• [What you need to do]: Make an exact copy of the records, omitting all images.

**** Exercise inputs ****

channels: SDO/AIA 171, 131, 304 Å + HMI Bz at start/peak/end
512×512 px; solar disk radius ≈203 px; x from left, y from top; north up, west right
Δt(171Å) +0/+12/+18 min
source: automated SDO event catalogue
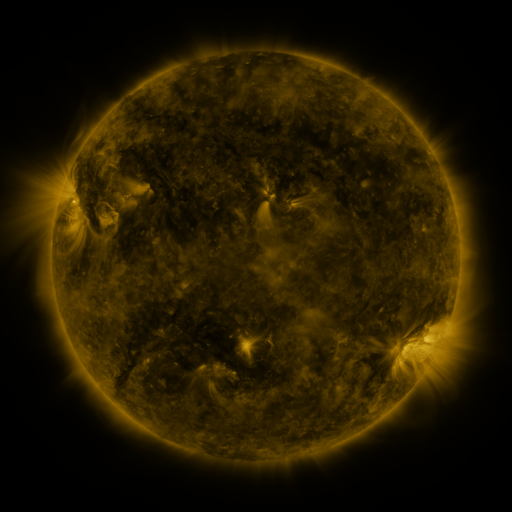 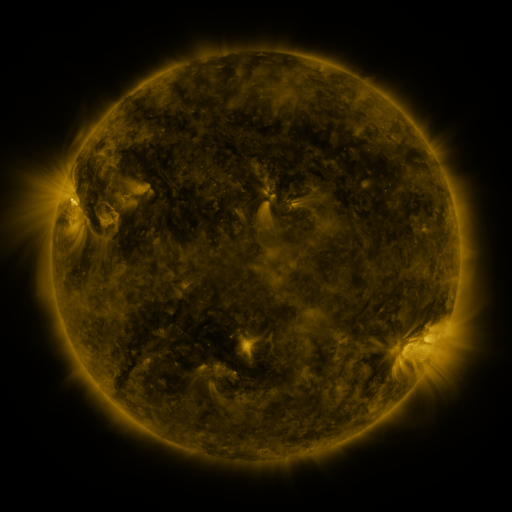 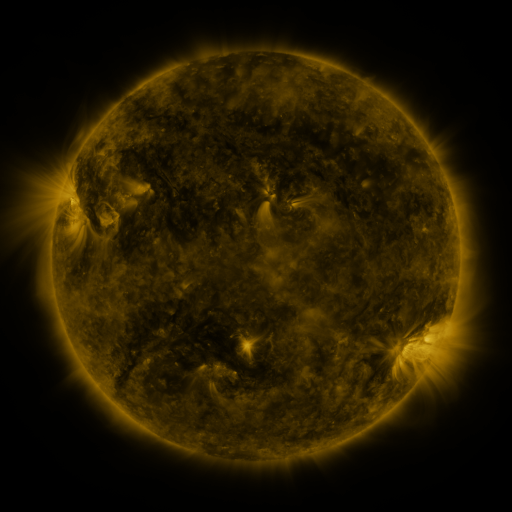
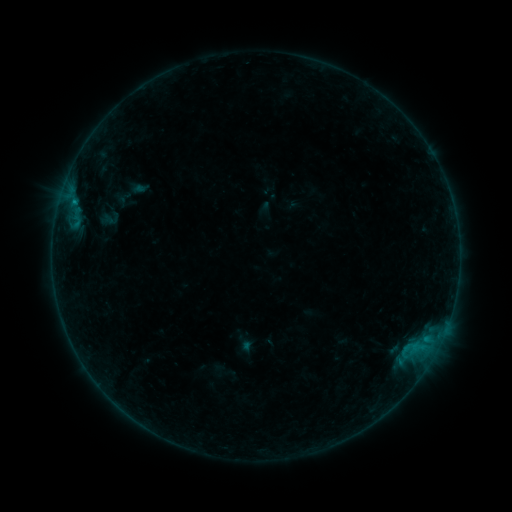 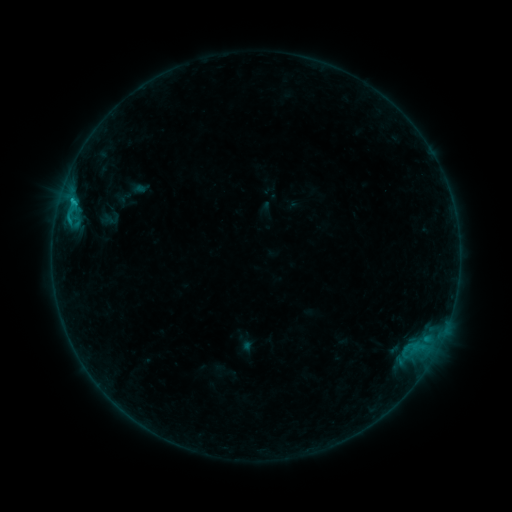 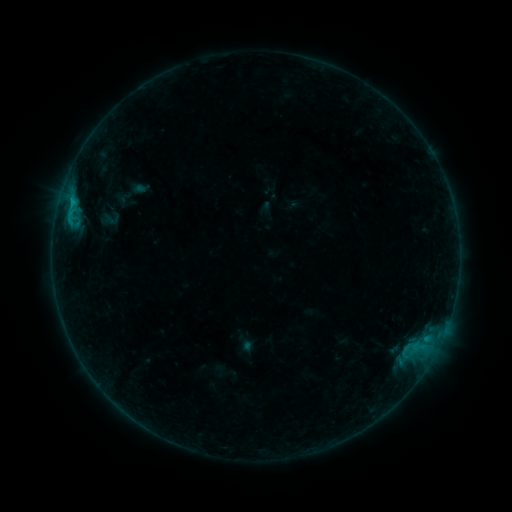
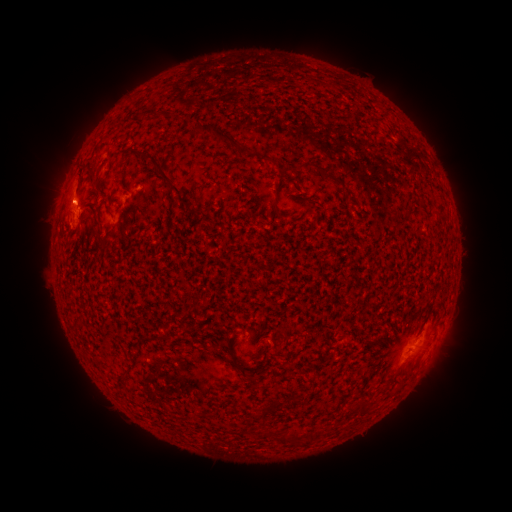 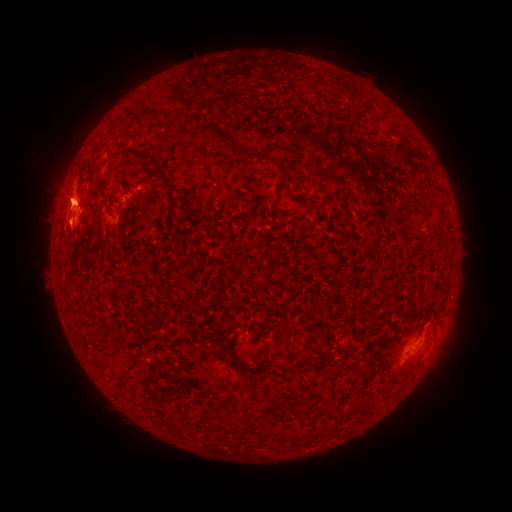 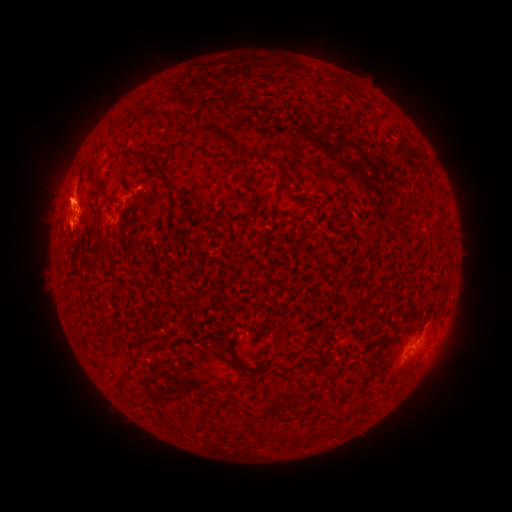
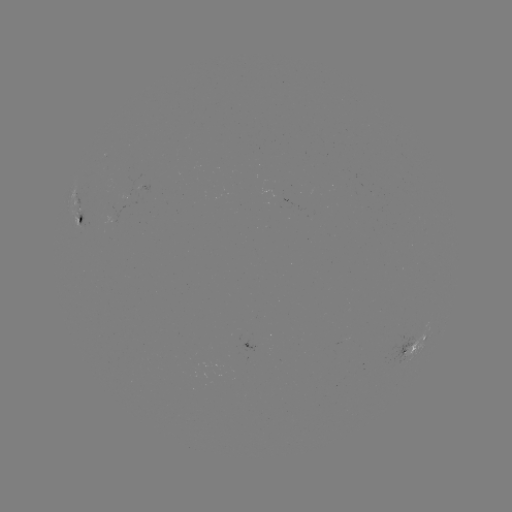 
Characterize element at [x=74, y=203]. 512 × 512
B7.5 flare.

****

• [Worked solution]:
channels: SDO/AIA 171, 131, 304 Å + HMI Bz at start/peak/end
512×512 px; solar disk radius ≈203 px; x from left, y from top; north up, west right
Δt(171Å) +0/+12/+18 min
source: automated SDO event catalogue
Characterize element at [x=74, y=203]. 512 × 512
B7.5 flare.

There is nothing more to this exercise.